High Fidelity Neural Audio Codec
EnCodec is a Python library from Facebook AI that provides a state-of-the-art deep learning based audio codec. It supports both mono 24 kHz and stereo 48 kHz audio, offering various compression rates. It leverages a streaming encoder-decoder architecture with a quantized latent space and an adversarial loss for high-fidelity audio. The current stable version is 0.1.1, with development continuing on GitHub and integration into Hugging Face Transformers.
Warnings
- gotcha The original `encodec` library does not handle very long audio files gracefully. It processes the entire file at once, which can lead to high memory consumption and Out-of-Memory (OOM) errors. The developers have stated they do not currently support this use case.
- breaking To use `encodec` via Hugging Face Transformers (as often recommended), the `transformers` library must be installed from its `main` GitHub branch, not the PyPI stable release, because `encodec` integration might be newer than the latest `transformers` release.
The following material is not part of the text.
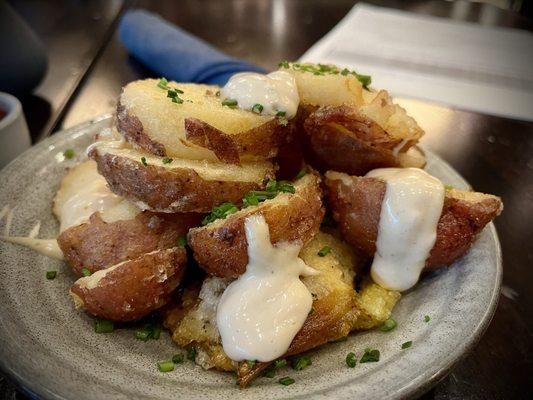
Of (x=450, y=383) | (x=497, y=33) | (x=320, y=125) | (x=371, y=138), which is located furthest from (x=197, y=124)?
(x=497, y=33)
- gotcha The 48 kHz stereo Encodec model processes audio in 1-second chunks with a 1% overlap and renormalizes the audio to unit scale. When extracting discrete representations, `model.encode(wav)` will return a list of `(codes, scale)` tuples, one for each 1-second frame. This behavior differs from the 24 kHz model.
- gotcha Ensure a reasonably recent version of PyTorch (ideally 1.11.0 or newer) is installed. Older PyTorch versions (e.g., <1.8) may have compatibility issues, such as different default values for `torch.stft(return_complex)` within `encodec`'s internal audio processing.
Install
-
pip install -U encodec
Imports
- EncodecModel
from encodec import EncodecModel
- EncodecModel (via transformers)
from transformers import EncodecModel, AutoProcessor
Quickstart
import torch
from datasets import load_dataset, Audio
from transformers import EncodecModel, AutoProcessor
# NOTE: For a real application, you would load your own audio file.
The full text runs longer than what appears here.